康世明请哥哥与蓝姨回去休息,说留下守慧一个人就行了。康世泰哪里肯,谦来谦去半天,才跟蓝姨离开。临走叮嘱守慧,一定要把斯坦恩先生照应好,向斯坦因拱拱手,就走了。
守慧陪叔叔和斯坦因来到后花园散步消食。午后的太阳暖洋洋的,水边崖头,一丛丛迎春青藤披展,黄灿灿的花色照人眼目。

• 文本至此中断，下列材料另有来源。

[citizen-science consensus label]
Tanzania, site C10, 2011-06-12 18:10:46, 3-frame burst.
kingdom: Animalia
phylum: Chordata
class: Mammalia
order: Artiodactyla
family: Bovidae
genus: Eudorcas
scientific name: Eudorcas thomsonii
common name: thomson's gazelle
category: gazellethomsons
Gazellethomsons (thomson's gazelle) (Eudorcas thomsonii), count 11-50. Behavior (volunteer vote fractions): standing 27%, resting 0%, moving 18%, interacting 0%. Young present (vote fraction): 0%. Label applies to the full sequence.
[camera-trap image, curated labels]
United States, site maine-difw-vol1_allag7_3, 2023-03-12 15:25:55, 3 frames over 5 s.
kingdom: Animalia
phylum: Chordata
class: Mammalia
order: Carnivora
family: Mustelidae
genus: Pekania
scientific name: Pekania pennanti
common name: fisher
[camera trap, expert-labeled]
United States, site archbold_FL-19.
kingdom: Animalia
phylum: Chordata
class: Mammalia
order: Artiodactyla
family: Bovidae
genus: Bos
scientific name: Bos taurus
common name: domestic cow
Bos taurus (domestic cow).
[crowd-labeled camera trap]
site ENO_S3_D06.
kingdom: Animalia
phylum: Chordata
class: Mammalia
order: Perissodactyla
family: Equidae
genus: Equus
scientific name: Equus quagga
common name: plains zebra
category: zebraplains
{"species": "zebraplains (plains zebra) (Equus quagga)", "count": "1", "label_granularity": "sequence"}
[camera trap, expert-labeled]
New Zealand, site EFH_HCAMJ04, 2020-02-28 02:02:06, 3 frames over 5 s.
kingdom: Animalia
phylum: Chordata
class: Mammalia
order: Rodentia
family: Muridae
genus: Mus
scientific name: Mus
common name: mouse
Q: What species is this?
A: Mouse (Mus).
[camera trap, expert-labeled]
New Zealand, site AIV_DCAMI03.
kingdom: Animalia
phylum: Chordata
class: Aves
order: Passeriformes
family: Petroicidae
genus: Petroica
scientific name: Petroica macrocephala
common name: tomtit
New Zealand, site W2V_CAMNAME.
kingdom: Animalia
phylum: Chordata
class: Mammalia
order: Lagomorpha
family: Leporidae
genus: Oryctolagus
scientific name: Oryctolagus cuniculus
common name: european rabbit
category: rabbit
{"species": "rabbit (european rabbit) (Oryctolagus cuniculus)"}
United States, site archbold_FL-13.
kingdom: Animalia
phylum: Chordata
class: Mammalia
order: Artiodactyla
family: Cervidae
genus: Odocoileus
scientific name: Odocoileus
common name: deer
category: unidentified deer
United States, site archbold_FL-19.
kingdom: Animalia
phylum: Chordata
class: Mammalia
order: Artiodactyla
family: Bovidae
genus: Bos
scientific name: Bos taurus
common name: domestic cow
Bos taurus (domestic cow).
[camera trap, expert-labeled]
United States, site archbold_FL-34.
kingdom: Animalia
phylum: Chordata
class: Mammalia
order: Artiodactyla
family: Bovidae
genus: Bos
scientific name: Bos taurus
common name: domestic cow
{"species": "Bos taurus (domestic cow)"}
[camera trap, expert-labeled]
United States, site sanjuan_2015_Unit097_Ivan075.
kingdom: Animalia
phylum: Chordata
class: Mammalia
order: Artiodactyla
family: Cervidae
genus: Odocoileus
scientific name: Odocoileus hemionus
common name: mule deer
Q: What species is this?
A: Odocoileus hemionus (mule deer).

转过崖头,迎面一架紫藤,一嘟噜一嘟噜紫格英英的花儿沉沉下垂,花蝴蝶、小蜜蜂在花间穿梭飞舞。透过花光树影,朱楼美屋拔地而起,巍然凌空,飞泉叠石与红栏绣阁相映,如诗如画。
斯坦因兴奋道:“佩服,佩服。刚才是美食,这里是佳园,你们中国人真会向(享)受呀。”
守慧说:“这是老园子,我二哥那边的个园是不久前刚建的,比这强十倍。”
“我相信,我万(完)全相信。”
康世明手一指:“这边来仪阁,是客房,斯坦因先生既然喜欢园中风光,我们可以住在这里呀。”
斯坦因大摇其头:“no,no,no!”
康世明愕然:“这为什么?”
斯坦因扬脸笑道:“很简单,你令兄大人对我这个高鼻子蓝眼睛的英国人不欢迎呀。”
康世明连连摇手:“没有没有,我哥哥待人接物一向就这禀性,你不必介意,不必介意。”
“你不必为他掩时(饰),我对中国人很了界(解)。中国人称我们叫什么?英亿(夷),亿(夷)的意思我很清楚。我这么说并没有责怪令兄的意思,我知道这是中国的国情,很多很多的人都这个态度,由来已久。我说个事情给你听。去年你们的欠(乾)隆皇帝过生日,我们国王派了一位叫马戈尔尼的特使——他是我的朋友,去给他坐(祝)寿,你知道你们的欠(乾)隆对我的朋友提什么要求?他令他跪见。可我们英国没有这种下跪的礼仪呀。我的朋友不从,你们的欠(乾)隆就令手下大臣把他赶走了。当然,令兄大人绝对不会把我赶走,但我肯定是要到外面找绿(旅)馆的。”
守慧想帮叔叔挽留,可康世明对守慧说:“罢了,你不了解斯坦因先生。在这世上,除了金钱,他最看重两样东西:自由与平等。就由他吧。旅馆的条件虽比这里差些,但可以自由自在。扬州有什么好旅馆,等一会儿你带我们去看看。”
小歇了一会儿后,守慧带他们去绿杨旅社。